» **Data in this exercise**
◆ ◆ ◆ ◆ ◆
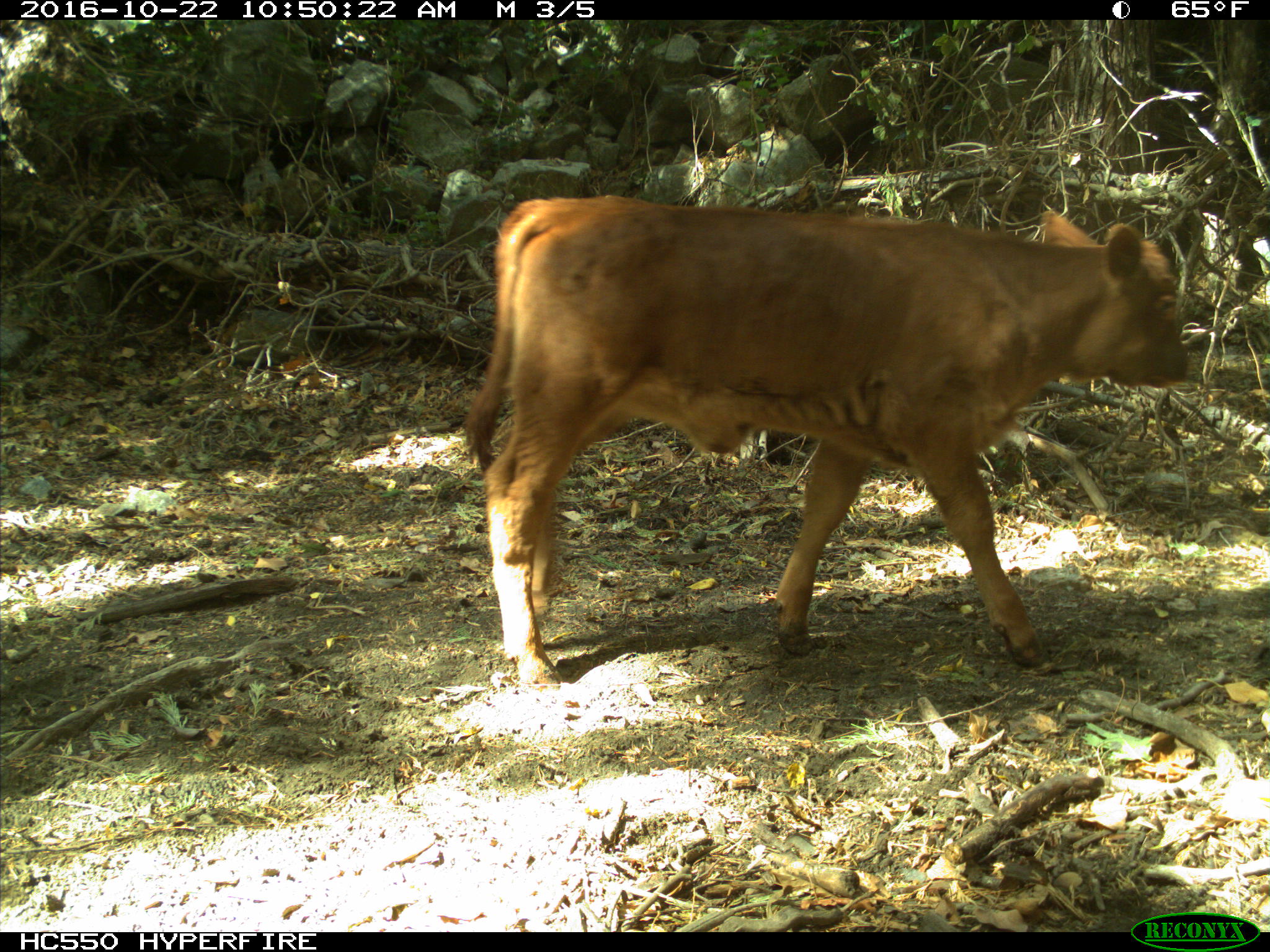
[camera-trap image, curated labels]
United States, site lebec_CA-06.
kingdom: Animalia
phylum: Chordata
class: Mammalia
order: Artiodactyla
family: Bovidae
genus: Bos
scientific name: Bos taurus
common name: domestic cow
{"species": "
◆ ◆ ◆ ◆ ◆
» **Problem to work on**
Everything in the records goes into your answer exactly, except the pictures.

» **Output below**
[camera-trap image, curated labels]
United States, site lebec_CA-06.
kingdom: Animalia
phylum: Chordata
class: Mammalia
order: Artiodactyla
family: Bovidae
genus: Bos
scientific name: Bos taurus
common name: domestic cow
{"species": "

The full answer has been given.